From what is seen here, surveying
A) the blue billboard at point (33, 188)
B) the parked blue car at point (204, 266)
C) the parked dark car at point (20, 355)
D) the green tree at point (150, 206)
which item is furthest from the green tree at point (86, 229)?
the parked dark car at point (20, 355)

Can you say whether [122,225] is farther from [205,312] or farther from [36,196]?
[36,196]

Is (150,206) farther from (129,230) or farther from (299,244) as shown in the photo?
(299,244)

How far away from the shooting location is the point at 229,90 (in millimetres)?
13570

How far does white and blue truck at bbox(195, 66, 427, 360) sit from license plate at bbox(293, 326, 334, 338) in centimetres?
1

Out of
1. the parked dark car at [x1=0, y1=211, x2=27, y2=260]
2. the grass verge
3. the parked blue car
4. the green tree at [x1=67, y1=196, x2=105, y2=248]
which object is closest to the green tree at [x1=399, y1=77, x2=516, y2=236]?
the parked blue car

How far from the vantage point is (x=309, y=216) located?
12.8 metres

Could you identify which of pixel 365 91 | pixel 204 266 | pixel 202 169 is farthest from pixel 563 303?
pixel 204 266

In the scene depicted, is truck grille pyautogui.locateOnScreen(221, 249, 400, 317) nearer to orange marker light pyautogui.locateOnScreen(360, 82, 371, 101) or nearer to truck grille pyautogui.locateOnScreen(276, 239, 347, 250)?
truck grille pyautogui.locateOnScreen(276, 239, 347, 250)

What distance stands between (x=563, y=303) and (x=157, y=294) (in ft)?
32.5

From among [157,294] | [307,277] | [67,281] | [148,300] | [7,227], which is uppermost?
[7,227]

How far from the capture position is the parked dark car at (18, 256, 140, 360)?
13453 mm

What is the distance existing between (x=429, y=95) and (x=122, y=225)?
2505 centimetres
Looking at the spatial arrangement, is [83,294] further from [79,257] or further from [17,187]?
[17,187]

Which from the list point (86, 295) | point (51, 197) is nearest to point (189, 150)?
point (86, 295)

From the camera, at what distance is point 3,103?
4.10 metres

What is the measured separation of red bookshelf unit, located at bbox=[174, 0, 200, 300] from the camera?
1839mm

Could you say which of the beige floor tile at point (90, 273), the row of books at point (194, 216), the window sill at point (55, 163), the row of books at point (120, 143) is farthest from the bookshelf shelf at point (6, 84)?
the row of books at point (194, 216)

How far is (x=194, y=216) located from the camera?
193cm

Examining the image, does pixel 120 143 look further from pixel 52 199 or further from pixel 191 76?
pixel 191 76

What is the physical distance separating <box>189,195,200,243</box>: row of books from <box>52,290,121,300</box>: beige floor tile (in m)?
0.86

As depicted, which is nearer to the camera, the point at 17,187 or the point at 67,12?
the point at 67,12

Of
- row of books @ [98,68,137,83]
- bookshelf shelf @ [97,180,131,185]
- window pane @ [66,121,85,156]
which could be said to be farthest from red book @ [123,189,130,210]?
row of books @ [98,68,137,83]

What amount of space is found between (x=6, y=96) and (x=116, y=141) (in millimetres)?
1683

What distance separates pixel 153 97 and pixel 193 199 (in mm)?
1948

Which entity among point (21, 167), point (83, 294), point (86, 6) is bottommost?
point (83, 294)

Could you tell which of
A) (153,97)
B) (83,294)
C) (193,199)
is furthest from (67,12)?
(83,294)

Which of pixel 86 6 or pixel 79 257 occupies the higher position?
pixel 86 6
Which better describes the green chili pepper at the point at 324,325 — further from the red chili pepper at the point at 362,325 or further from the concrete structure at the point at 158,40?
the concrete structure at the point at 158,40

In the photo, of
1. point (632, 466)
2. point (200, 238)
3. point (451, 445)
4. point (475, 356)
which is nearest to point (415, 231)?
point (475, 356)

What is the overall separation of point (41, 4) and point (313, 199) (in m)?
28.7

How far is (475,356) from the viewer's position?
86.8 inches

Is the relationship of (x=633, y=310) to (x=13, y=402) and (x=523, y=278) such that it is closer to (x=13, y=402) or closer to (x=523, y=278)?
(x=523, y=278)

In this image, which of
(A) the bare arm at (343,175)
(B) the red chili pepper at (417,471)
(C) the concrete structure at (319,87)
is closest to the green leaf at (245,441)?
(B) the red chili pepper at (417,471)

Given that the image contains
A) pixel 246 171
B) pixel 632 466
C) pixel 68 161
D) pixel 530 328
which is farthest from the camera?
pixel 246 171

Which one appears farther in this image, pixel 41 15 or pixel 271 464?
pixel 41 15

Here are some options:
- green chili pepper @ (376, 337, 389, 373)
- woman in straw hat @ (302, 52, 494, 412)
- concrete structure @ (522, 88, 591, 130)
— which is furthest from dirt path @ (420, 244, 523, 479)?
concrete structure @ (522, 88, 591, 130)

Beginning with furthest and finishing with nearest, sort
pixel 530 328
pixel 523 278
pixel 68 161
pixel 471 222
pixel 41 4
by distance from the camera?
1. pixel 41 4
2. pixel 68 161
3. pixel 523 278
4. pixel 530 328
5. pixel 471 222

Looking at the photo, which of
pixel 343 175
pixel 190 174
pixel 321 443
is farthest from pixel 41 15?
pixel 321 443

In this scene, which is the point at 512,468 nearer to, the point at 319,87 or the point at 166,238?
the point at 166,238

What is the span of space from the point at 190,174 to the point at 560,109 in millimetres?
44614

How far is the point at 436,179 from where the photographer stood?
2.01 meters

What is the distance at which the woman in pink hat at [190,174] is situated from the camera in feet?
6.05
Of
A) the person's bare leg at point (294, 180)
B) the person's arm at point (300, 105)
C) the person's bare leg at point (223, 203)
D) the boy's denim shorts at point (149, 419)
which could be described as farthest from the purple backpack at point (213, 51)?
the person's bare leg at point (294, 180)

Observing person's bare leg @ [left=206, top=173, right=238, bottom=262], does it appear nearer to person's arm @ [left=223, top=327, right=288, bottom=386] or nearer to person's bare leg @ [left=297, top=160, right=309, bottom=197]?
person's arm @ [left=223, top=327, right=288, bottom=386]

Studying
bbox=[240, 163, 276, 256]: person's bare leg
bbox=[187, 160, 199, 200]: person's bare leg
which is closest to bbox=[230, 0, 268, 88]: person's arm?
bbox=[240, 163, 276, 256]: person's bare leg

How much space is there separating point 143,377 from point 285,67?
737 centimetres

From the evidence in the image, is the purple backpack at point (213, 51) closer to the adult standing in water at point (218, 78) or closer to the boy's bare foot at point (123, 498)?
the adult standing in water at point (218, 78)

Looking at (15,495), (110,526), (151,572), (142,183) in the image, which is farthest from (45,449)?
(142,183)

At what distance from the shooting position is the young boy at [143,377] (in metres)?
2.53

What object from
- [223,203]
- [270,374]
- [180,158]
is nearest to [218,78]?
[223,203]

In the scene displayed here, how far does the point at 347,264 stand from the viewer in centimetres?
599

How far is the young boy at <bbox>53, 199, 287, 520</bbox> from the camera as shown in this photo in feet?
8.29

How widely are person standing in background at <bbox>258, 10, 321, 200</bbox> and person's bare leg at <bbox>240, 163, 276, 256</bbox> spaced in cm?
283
- - - - -
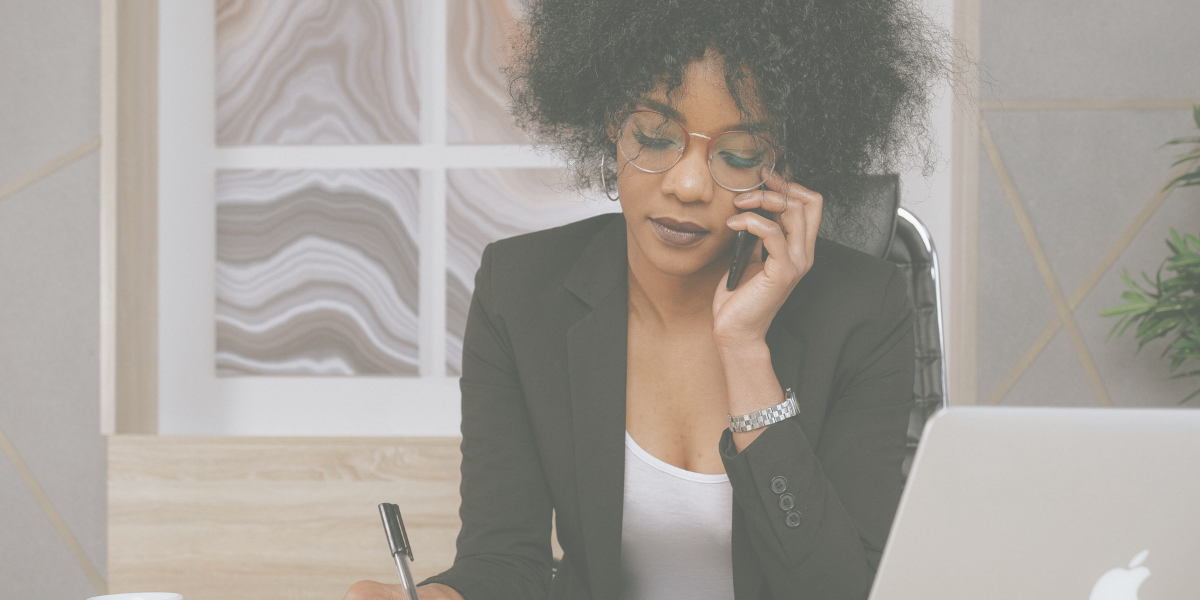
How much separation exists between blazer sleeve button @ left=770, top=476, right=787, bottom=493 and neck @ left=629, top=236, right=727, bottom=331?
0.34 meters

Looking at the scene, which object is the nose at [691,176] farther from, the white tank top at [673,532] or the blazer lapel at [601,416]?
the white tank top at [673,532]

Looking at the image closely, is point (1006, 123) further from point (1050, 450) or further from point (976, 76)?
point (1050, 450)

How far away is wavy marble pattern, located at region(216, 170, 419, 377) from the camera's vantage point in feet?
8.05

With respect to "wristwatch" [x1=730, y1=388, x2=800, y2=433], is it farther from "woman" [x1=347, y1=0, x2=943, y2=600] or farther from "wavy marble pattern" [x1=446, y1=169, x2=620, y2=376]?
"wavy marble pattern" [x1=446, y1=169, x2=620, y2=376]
- - - - -
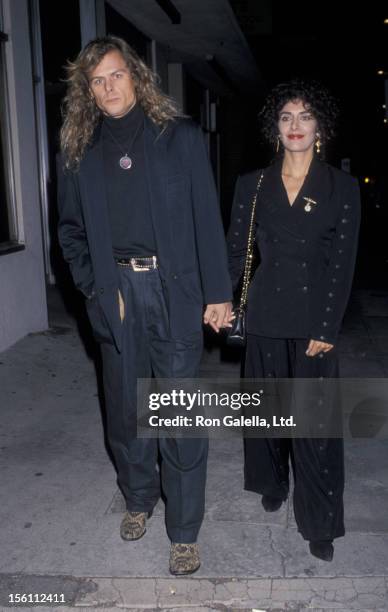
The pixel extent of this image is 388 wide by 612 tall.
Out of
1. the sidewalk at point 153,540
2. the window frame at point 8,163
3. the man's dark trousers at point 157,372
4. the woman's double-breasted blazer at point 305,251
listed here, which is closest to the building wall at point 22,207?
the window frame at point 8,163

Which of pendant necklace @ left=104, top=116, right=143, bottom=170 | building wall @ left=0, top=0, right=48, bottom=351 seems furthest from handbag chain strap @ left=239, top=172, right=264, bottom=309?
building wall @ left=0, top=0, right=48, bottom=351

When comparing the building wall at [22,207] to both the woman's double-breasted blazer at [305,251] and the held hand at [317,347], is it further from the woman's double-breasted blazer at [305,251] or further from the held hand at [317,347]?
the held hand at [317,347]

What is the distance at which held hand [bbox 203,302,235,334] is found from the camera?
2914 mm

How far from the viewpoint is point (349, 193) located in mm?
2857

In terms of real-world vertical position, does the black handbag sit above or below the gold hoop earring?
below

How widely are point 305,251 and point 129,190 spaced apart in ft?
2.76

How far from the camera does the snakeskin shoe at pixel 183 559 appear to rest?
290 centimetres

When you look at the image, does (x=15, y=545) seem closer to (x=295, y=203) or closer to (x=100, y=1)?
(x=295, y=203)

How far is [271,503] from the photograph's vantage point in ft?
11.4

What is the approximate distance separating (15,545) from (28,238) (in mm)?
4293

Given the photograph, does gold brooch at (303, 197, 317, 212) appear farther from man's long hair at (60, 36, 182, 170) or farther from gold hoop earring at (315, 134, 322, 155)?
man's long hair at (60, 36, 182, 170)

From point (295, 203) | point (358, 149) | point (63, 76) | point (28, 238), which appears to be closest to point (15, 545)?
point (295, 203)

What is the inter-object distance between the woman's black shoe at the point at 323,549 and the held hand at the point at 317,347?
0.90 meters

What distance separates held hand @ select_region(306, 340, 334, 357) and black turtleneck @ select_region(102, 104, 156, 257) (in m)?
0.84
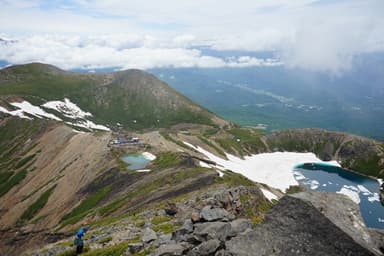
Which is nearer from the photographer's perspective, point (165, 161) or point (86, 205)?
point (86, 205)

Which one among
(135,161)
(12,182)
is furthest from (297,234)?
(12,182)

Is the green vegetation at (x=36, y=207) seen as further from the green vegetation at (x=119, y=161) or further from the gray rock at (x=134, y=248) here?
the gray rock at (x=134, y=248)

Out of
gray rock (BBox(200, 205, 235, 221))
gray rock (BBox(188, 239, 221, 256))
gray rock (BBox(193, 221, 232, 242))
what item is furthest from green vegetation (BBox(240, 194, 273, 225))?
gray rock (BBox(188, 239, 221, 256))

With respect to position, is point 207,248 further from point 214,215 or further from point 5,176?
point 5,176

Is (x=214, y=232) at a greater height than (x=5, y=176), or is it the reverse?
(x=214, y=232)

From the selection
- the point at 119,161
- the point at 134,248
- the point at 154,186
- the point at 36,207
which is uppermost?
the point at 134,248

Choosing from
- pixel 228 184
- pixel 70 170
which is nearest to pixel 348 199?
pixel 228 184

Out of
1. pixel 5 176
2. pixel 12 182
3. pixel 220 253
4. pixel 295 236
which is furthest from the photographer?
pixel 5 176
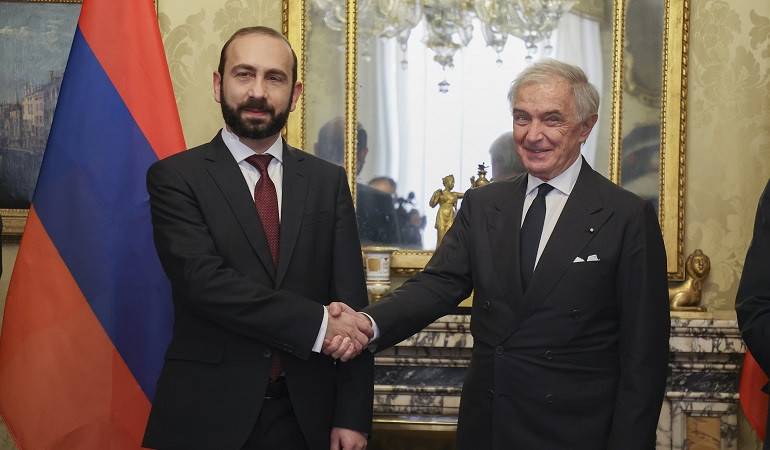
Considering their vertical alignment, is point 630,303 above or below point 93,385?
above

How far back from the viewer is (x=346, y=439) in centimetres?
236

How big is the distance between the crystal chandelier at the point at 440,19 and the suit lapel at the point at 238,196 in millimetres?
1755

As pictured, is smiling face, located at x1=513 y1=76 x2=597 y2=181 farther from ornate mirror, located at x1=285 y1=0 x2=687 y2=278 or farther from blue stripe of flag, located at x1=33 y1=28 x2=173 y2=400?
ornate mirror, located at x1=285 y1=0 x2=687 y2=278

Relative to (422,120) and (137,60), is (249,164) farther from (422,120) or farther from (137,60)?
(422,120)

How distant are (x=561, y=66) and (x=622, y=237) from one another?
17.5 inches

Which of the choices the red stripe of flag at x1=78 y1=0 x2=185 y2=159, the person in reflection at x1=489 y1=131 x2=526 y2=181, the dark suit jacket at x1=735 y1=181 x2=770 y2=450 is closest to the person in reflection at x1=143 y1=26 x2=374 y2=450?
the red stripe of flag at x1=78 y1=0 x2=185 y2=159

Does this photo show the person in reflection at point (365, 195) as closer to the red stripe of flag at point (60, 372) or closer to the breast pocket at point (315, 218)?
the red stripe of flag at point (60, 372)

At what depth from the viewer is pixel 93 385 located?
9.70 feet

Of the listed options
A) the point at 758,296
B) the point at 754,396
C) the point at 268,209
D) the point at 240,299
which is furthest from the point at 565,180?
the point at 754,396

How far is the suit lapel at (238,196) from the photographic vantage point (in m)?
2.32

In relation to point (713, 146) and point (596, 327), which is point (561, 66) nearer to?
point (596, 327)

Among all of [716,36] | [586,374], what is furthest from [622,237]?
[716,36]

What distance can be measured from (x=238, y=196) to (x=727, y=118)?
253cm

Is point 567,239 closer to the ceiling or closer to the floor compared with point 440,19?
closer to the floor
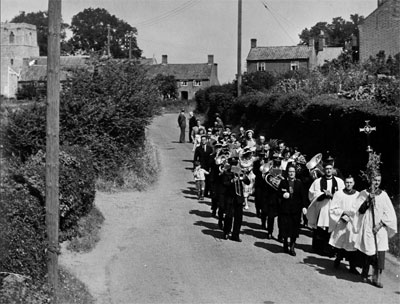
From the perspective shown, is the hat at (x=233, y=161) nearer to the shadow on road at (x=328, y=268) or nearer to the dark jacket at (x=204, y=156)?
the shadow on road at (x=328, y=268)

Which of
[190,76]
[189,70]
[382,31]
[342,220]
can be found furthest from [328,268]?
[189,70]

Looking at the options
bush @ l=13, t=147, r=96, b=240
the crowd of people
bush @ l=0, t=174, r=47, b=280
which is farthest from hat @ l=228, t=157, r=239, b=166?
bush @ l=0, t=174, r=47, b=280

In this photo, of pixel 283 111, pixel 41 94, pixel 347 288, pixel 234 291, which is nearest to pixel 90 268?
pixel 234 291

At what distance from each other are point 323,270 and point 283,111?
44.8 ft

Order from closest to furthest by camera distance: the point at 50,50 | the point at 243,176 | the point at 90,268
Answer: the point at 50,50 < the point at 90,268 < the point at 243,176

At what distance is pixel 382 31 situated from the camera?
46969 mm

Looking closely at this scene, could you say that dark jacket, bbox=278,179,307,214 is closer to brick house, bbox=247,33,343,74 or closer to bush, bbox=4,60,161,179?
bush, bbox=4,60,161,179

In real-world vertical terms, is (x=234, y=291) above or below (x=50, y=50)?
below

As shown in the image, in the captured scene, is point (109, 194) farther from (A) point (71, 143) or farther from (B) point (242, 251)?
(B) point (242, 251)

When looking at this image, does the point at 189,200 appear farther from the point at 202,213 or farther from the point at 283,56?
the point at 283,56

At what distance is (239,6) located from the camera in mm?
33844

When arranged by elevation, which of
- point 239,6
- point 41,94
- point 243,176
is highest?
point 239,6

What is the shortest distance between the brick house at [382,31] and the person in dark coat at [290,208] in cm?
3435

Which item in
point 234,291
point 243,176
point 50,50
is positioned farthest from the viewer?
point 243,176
- - - - -
Print the lines of the records verbatim, starting at the line that contains "What is the approximate" and ending at the line that contains "0.90 meters".

Correct answer
What is the approximate distance separating (15,545) from (28,238) (in mm)?
4293

Given the photograph, does gold brooch at (303, 197, 317, 212) appear farther from man's long hair at (60, 36, 182, 170) or farther from gold hoop earring at (315, 134, 322, 155)?
man's long hair at (60, 36, 182, 170)

From point (295, 203) | point (358, 149) | point (63, 76) | point (28, 238), which appears to be closest to point (15, 545)?
point (295, 203)

What is the inter-object distance between the woman's black shoe at the point at 323,549 and the held hand at the point at 317,347?
0.90 meters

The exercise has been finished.